Like many kinks, the activity itself isn’t the important part.
What matters in kink culture is the framework surrounding it:
consent
communication
mutual enjoyment
safety
The internet often treats kink like something shocking or taboo. But within communities that practice it, there’s often more explicit conversation about boundaries and consent than in mainstream dating culture.
What Is Consensual Non-Monogamy (CNM), Really?
Because this term gets thrown around a lot—especially in discussions about cheating—it’s worth clarifying.
Examples include:
open relationships
polyamory
swinging
relationship anarchy
But the defining feature across all of these structures is consent and transparency.
Everyone involved knows the arrangement exists.
Everyone agrees to it.
If someone is secretly using apps to hook up while their partner believes they’re in a monogamous relationship, that isn’t CNM.
That’s just cheating with a tech upgrade.
What Does “Porn-Positive” Mean?
Another term tossed around in the show—and increasingly in real life—is porn-positive.
Being porn-positive doesn’t mean someone watches porn constantly or believes all pornography is flawless.

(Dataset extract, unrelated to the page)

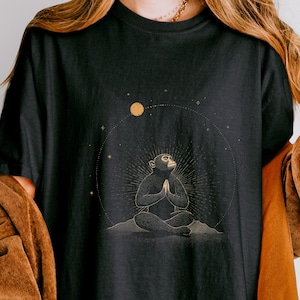 May include: Black t-shirt featuring a golden illustration of a meditating monkey within a celestial design. The monkey is seated with hands clasped in prayer. The word "BLACK" is printed in white on the upper right. The shirt is a comfortable, casual style.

It simply means they don’t treat consensual adult sexual media as inherently shameful.
Porn-positive perspectives often emphasize:
respect for performers and sex workers
ethical production practices
critical media literacy
open conversations between partners
In relationships, calling yourselves porn-positive usually signals something simple: we can talk about sexual media without treating it like a moral crisis.
It doesn’t mean there are no boundaries. It just means the topic itself isn’t taboo.
And for many couples, removing shame from the conversation actually leads to healthier communication about sexuality overall.
When Pop Culture Meets Real Sexual Ethics
One of the reasons DTF St. Louis has sparked so much discussion is that it plays with the language people use to explain their sexual behavior.
Characters throw around terms like face sitting, porn-positive, and open relationships in ways that sometimes reflect reality…and sometimes completely misunderstand it.
And that tension mirrors something happening in the real world.
As conversations about sexuality become more public, people are learning new vocabulary around relationships and desire. But understanding the words doesn’t always mean understanding the ethics behind them.
Which is why having trained professionals in the conversation about sex matters.
Angela Skurtu Weighs In
Local media covering DTF St. Louis turned to sexuality professionals to help unpack some of the relationship dynamics portrayed in the show.
Among those interviewed was Angela Skurtu, a licensed therapist, AASECT-certified sex therapist, and supervisor with the Sexual Health Alliance.
Angela is well known for helping individuals and couples navigate topics like:
sexual communication
relationship conflict
desire differences
non-monogamy conversations
Her insights helped ground the conversation in something often missing from viral internet debates: actual expertise.
Because when pop culture starts throwing around terms related to sexuality and relationships, it helps to have professionals who can explain what those words actually mean in real life. (You can watch SHA Supervisor Angela Skurtu’s full interview about DTF St. Louis here.)
The Bigger Picture
Here’s the truth.
Sexual culture has always existed. What’s changed is how visible it is.
Reality television, social media, and dating apps have taken conversations that used to happen quietly and thrown them into the public square.
That visibility can feel chaotic.
But it also creates opportunities for something better:
education instead of shame
curiosity instead of panic
honest conversations instead of secrecy
Shows like DTF St. Louis may be messy, dramatic, and occasionally ridiculous.
But they also open the door to conversations people are already having privately in their own relationships.
And if we’re going to talk about sex in public, we might as well do it with clarity, consent, and a little humor.
Because when it comes to human desire, pretending it doesn’t exist has never actually worked.